PepsiCo Inc. PEP is a favorite among Wall Street analysts, and data shows that sophisticated investors are buying the stock in large quantities. As of June 2024, institutional investors own 73.9% of PepsiCo, indicating experts’ confidence in the stock. However, income investors should carefully consider whether this stock is a good investment.

PepsiCo is a dividend king that has consistently hiked quarterly dividends for the last 52 years. The stock currently offers a trailing yield of 3.27%, which is better than the industry average of 2.47%. However, its payout ratio of 82% is higher than the industry average of 66.39%, suggesting potential underinvestment in growth, which may hurt its dividend sustainability.

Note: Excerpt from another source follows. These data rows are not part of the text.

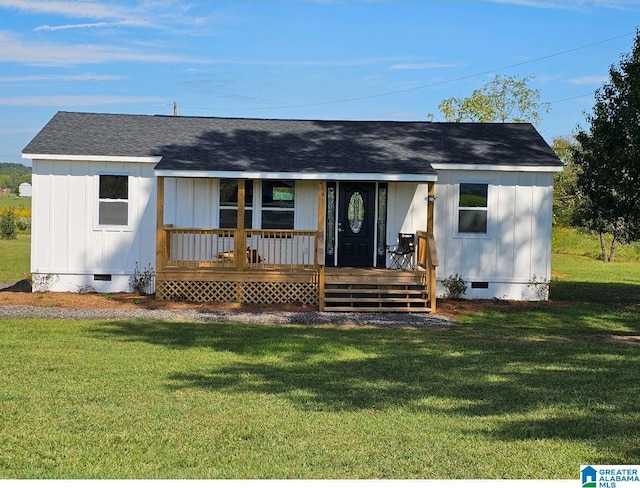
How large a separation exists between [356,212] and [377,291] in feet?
9.89

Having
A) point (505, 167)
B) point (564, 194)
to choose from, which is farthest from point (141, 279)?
point (564, 194)

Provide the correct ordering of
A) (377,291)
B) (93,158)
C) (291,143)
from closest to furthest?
(377,291) < (93,158) < (291,143)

Despite this concern, PepsiCo’s strong balance sheet can likely sustain payments, even in slow growth periods. As of March 2024, the company had a debt-to-equity ratio of 2.41, compared to the industry average of 0.8. While this ratio is quite high, it is manageable given the company’s $228 billion market cap and ability to raise capital to boost its balance sheet. Moreover, PepsiCo’s net debt-to-EBITDA ratio of 2.1 and interest coverage ratio of 15.8 times demonstrate its ability to sustain its debt.

PepsiCo Inc. could be a great income stock, but its price remains vulnerable to the decisions of institutional investors. Therefore, investors looking for a stable income stream and growth should approach the stock with caution.